Commentary on Abstract #3116

Hairy cell leukemia is one of the success stories of hematologic oncology. The purine analogs cladribine (Leustatin) and pentostatin (Nipent) are similarly active, with responses in more than 90% of patients, including 65% to 85% CRs (Grever et al: J Clin Oncol 13:974-982, 1995; Saven et al: Blood 92:1918-1926, 1998; Cheson et al: J Clin Oncol 16:3007-3015, 1998; Kreitman and Cheson: Hematology 4:283-303, 1999) Whether patients are cured is controversial, since more than 30% will relapse with prolonged follow-up.
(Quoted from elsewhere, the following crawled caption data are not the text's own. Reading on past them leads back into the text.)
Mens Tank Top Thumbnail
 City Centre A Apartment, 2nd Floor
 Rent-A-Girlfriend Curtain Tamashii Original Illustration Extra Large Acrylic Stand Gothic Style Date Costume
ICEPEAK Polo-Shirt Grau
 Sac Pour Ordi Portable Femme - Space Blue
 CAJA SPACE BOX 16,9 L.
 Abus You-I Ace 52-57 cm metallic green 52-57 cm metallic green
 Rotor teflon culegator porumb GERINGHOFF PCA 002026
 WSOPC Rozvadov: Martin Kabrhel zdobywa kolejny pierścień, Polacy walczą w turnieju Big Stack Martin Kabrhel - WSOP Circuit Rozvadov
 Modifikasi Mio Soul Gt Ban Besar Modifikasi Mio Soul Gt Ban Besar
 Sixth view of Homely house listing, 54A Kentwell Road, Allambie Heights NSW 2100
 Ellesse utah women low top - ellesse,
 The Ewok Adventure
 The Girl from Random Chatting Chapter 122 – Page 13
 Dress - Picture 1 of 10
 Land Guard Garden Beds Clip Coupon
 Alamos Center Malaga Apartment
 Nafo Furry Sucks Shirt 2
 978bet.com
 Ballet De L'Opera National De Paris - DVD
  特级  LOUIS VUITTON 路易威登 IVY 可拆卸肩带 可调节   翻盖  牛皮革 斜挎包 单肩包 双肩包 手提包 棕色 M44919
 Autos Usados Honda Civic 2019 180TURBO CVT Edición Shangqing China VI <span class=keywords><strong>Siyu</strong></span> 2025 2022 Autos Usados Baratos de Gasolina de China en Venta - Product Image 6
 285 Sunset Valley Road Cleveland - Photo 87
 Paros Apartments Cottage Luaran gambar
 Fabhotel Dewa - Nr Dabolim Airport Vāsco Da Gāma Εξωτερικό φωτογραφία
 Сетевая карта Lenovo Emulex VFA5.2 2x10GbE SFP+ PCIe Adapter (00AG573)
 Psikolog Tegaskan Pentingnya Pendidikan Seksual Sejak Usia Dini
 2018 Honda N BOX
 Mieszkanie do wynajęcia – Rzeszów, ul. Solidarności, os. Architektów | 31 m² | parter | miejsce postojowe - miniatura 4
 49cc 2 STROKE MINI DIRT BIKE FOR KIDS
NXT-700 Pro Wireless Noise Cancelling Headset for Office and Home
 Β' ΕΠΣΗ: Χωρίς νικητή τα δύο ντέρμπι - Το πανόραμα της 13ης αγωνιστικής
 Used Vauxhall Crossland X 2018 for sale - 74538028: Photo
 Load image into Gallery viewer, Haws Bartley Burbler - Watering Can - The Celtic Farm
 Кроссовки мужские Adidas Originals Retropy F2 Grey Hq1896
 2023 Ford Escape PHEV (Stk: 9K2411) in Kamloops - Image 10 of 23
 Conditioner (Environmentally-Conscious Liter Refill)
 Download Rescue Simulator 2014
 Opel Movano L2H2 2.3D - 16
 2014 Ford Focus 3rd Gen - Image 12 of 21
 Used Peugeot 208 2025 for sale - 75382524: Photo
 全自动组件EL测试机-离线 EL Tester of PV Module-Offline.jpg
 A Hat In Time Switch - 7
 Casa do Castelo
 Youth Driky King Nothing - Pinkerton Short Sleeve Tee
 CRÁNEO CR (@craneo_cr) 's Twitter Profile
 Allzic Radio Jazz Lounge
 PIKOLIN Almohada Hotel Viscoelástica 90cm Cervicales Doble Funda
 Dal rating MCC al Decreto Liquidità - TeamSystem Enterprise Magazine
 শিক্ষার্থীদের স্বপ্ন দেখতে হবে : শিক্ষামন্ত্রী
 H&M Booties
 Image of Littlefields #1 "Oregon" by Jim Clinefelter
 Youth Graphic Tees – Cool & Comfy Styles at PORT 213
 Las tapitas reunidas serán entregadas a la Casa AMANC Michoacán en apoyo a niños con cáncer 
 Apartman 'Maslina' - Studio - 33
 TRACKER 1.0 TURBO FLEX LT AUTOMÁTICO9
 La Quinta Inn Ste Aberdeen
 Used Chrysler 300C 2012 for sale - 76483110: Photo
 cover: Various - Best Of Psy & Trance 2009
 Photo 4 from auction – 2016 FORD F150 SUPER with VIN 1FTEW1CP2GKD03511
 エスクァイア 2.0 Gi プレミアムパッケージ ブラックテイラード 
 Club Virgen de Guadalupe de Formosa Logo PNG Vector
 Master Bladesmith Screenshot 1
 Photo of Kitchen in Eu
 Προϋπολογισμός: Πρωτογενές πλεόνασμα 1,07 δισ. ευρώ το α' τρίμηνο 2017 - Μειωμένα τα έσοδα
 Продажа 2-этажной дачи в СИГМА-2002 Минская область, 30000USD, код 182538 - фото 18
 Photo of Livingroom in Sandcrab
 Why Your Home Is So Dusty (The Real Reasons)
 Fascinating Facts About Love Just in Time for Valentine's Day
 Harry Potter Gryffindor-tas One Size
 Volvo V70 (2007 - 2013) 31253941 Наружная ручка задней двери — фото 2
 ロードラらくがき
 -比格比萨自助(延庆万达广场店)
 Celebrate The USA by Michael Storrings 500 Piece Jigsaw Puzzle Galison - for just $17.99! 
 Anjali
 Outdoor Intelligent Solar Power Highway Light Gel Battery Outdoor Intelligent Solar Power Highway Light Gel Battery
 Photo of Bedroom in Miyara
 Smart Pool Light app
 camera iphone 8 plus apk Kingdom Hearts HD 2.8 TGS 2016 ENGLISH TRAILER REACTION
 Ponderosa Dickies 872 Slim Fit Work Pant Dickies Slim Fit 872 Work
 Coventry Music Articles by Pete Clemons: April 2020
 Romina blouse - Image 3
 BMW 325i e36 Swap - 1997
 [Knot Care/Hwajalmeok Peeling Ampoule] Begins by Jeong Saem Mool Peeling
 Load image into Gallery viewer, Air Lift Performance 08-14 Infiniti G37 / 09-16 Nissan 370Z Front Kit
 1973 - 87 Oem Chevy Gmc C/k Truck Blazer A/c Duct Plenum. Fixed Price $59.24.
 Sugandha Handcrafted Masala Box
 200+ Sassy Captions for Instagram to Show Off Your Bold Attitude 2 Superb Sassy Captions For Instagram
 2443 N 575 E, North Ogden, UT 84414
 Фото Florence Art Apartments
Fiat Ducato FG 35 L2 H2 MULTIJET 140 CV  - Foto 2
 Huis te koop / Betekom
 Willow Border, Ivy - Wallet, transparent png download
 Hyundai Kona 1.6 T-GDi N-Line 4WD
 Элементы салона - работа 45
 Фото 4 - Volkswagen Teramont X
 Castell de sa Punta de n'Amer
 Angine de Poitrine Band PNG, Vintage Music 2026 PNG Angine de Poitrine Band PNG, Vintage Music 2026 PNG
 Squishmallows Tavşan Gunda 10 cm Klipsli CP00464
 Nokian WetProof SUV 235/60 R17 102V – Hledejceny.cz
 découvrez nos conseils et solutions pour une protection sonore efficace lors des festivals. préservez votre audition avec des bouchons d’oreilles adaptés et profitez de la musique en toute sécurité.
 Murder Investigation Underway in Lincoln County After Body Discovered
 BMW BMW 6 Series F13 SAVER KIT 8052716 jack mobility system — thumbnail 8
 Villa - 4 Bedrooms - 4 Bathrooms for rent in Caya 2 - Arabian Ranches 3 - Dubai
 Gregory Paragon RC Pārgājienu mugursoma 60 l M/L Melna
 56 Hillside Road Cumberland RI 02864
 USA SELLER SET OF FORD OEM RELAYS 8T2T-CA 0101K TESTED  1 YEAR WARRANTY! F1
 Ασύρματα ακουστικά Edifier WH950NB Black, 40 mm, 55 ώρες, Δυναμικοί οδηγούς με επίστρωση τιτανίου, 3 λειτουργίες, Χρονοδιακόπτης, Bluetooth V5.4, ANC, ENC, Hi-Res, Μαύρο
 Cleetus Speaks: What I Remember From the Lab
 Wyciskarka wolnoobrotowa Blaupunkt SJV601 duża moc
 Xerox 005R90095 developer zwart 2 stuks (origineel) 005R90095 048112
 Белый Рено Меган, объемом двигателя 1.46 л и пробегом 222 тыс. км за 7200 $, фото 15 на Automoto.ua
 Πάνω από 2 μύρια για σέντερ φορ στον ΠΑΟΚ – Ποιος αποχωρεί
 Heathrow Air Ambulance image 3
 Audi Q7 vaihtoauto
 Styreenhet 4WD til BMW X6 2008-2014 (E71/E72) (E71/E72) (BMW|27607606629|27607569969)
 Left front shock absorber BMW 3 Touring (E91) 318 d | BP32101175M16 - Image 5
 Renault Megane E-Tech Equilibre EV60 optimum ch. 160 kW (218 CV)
Relapses are often silent, but when retreatment is needed, patients may experience a durable response to the same or the alternate purine analog.

However, a few patients (often those with hairy cell variants) do not respond to initial therapy, and others either relapse after an initial response or cannot tolerate purine analog therapy. New treatment approaches are needed for these patients. Recently, Kreitman et al (Blood 94:3340-3348, 1999) treated four patients who were resistant to both interferon and cladribine with LMB-2, a recombinant immunotoxin that targets CD25. Major responses occurred in all patients, with the single CR lasting longer than 11 months.

At the ASH meeting, Thomas et al (abstract #3116) reported their preliminary experience with eight weekly doses of rituximab in 10 patients with hairy cell leukemia, 2 of whom had refractory disease and 8 of whom had relapsed following a median of three prior therapies, including cladribine. Among the 9 patients who were evaluable for response, there were 3 CRs, 2 CRs with minimal residual disease, and 1 PR. Follow-up was too short to determine the durability of those responses.

Whether rituximab plays a major role in the treatment of hairy cell leukemia will require further study. However, since the mechanisms of antibodies differ from those of the purine analogs, rituximab should be considered earlier in the treatment of patients with hairy cell variants.